The magic did not answer.

“No, no, no.” The whole world was shaking—or perhaps that was Mer herself. She tried a second time, stretching out that other-sense, trying to find the deep thrum of the Well’s magic.

It was gone.

“He did it,” said Mer. “Renfrew managed to set off the powder before the boar could kill him.” Mer squeezed her eyes shut for a moment. She should not have grieved Renfrew. She’d been the one to kill him, as surely as though she’d put a blade to his throat. It had been her choice.

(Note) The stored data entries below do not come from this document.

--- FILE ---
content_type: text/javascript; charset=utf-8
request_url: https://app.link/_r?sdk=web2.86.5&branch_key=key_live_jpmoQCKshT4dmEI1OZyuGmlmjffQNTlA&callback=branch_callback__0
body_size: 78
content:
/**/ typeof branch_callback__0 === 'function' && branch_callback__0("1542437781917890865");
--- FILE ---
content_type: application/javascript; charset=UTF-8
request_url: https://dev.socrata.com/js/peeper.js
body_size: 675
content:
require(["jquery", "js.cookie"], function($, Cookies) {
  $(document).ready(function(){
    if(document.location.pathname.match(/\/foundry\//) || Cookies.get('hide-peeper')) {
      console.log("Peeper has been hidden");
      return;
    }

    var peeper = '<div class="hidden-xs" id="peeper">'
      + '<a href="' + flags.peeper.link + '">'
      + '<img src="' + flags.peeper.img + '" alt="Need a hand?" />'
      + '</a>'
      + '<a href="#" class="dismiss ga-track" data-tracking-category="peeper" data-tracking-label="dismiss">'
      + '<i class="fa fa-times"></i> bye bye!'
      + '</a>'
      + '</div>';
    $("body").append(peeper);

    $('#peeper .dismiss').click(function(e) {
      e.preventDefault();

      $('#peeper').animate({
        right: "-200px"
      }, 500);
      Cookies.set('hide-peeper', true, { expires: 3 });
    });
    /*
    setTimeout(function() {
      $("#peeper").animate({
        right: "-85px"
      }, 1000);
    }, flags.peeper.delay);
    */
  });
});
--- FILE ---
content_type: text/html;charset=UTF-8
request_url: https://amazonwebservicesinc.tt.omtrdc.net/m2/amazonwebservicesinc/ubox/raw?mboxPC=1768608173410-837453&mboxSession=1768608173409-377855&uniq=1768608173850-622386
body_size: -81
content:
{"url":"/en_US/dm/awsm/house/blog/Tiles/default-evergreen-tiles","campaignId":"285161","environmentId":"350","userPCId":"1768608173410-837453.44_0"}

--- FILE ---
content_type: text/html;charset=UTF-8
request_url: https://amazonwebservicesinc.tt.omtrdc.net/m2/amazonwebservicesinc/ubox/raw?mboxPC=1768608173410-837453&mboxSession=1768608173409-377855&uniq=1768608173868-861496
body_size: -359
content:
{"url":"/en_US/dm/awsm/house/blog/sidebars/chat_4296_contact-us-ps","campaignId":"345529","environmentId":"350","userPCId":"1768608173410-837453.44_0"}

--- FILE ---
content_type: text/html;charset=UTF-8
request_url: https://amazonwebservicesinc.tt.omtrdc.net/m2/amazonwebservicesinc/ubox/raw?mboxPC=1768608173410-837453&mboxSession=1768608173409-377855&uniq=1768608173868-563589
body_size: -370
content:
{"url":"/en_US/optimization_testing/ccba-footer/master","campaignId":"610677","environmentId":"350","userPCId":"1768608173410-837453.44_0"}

Or had it? Had it really? Renfrew must have known she would never go along with his plan. It was why he’d shrouded the cost in half-truths. He would have realized that to speak it plainly would be to send Mer running. But then why had he brought her? He had killed the other water diviners when he could have used them instead. Maybe he had brought Mer because some part of him knew she would try to stop him.

She did not know what was worse: that Renfrew had taken her into this forest knowing that she would kill him or that he’d thought she would go along with his plan.

She wanted to talk to him. She wanted to tell him that she’d loved him and resented him, that he’d been the only real parent she’d ever known—that he’d shaped her in ways she still was only figuring out.

The tragedy of death was distance. Death cleaved the world in two, leaving the living and the dead standing on either side of some impassable chasm.

No more words would ever pass between them. And Mer had to find it within herself to be all right with that.

Someday she would—but for now, she had other worries.

The breath sawed in and out of her in painful heaves. She licked her lips and tasted salt water. Her own tears, although perhaps a taste of what was to come. Because the ocean was coming—she could feel the shifting of the world beneath her feet. It was a subtle thing, the winds changing direction, whispering through broken branches and stirring tall grasses. The ocean was beginning to nudge at the edges of its magical constraints, pushing at them. Soon, they would give altogether.